■ 本文
○ ○ ○ ○

結論 登録第5798612号商標の商標登録を維持する。
理由 第1 本件商標
本件登録第5798612号商標(以下、「本件商標」という。)は、別掲1のとおりの構成よりなり、平成27年4月24日に登録出願され、第12類「自動車並びにその部品及び附属品」を指定商品として、同年9月1日に登録査定、同年10月9日に設定登録されたものである。

第2 引用商標
登録異議申立人(以下「申立人」という。)が、登録異議の申立ての理由として引用する国際登録第443755号商標(以下「引用商標」という。)は、別掲2のとおりの構成からなり、2005年(平成17年)3月3日に国際商標登録出願(事後指定)、第12類「Motor cars and parts thereof.」を指定商品として、平成18年9月22日に設定登録され、その後、2009年(平成21年)2月24日に国際登録の存続期間の更新登録がされ、現に有効に存続しているものである。

第3 登録異議の申立ての理由の要旨
申立人は、本件商標は、商標法第4条第1項第11号の規定に違反して登録されたものであるから、同法第43条の2第1号によって取り消されるべきものである旨申し立て、証拠方法として、甲第1号証ないし甲第14号証(枝番号を含む)を提出した。
1 商標法第4条第1項第11号について
(1)本件商標と引用商標の態様について
本件商標は、別掲1のとおり、図案化された黒色の「JET」の欧文字を横書きしてなるものである。
一方、引用商標は、別掲2のとおり、欧文字「Jetta」を横書きしてなるものである。

○ ○ ○ ○

■ 課題 1
商標登録異議の決定で、本件商標の指定商品は何か。
■ 課題 2
商標登録異議の決定の続きを、最後の文の後から書き継ぐこと。

■ 提供データ
○ ○ ○ ○

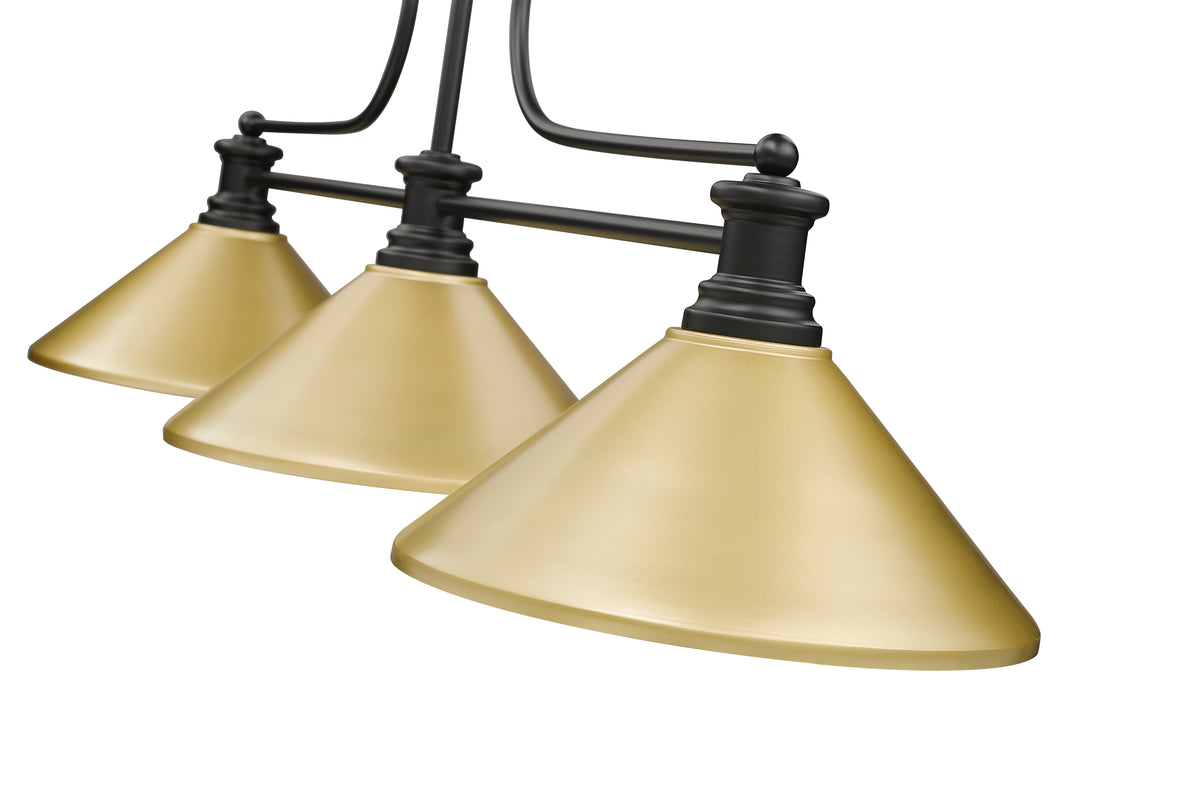 Melange 3 Light Billiard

○ ○ ○ ○

■ 期待する出力 1
第12類「自動車並びにその部品及び附属品」である。

■ 期待する出力 2
(2)商標の類似性について
ア 称呼について
本件商標「JET」の語は「噴出、ノズル、噴出物、ジェット機、ジェット気流、?を噴出させる」等の意を表す英語として、我が国に一般に広く知られている(甲3の1及び甲3の3)。
また、我が国では、外国語ではないアルファベット3文字からなる語であっても、3文字全体から生ずる称呼がある場合は、「JES」(ジェス、「日本標準規格」の略)、「JEM」(ジャム、「(国際宇宙ステーションの)日本の実験モジュール」の略)等のように、アルファベット1文字ずつではなく、全体から生ずる称呼で呼び慣わすのが通常である(甲4)。ましてや、本件商標は、「JET」の英単語が広く知られているので、「ジェット」の称呼が用いられる。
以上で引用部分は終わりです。